Assigned task:
Reproduce the data exactly and drop any pictures it holds.

Information provided:
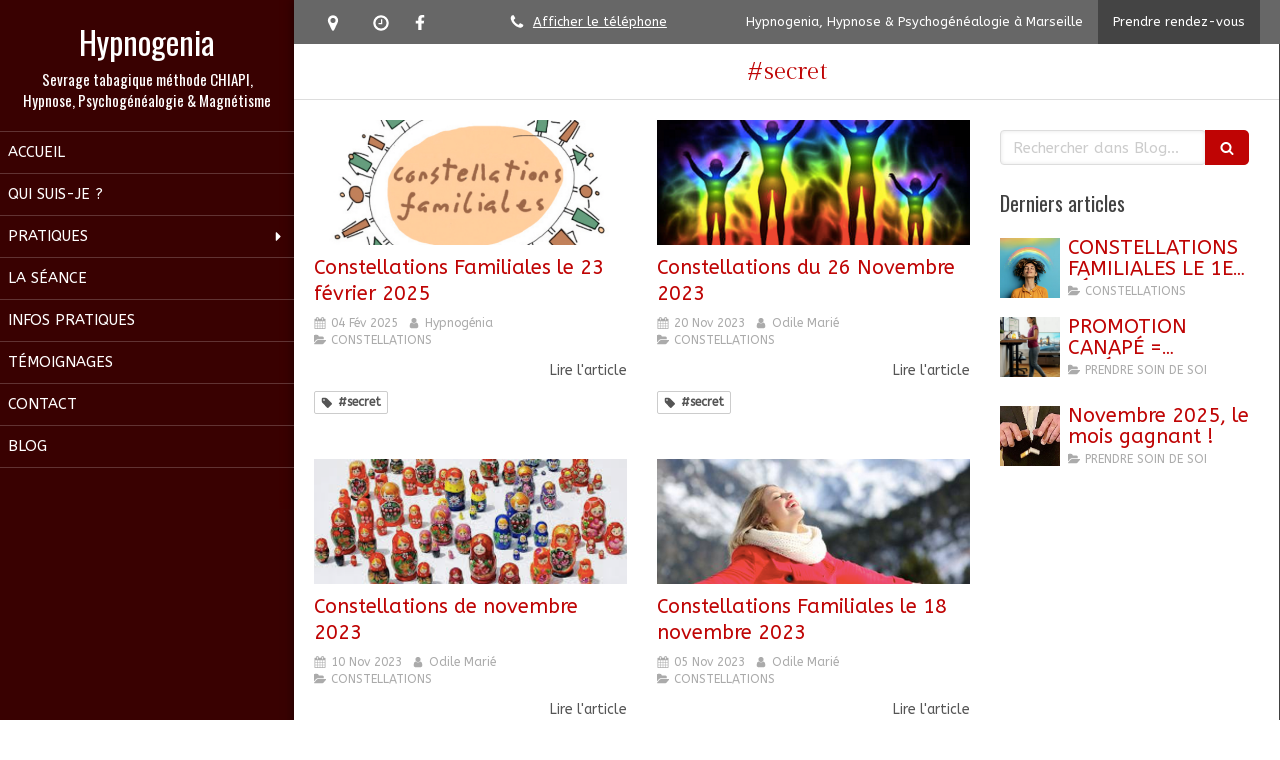

--- FILE ---
content_type: text/css
request_url: https://www.hypnogenia.fr/styles/pages/1234137/1712684021/containers-specific-styles.css
body_size: -23
content:
.container_8978645_inner{position:relative}.container_8978645_inner:before{content:"";position:absolute;top:0;bottom:0;left:0;right:0;opacity:1.0}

Solved problem:
--- FILE ---
content_type: text/css
request_url: https://www.hypnogenia.fr/styles/pages/1234137/1712684021/containers-specific-styles.css
body_size: -23
content:
.container_8978645_inner{position:relative}.container_8978645_inner:before{content:"";position:absolute;top:0;bottom:0;left:0;right:0;opacity:1.0}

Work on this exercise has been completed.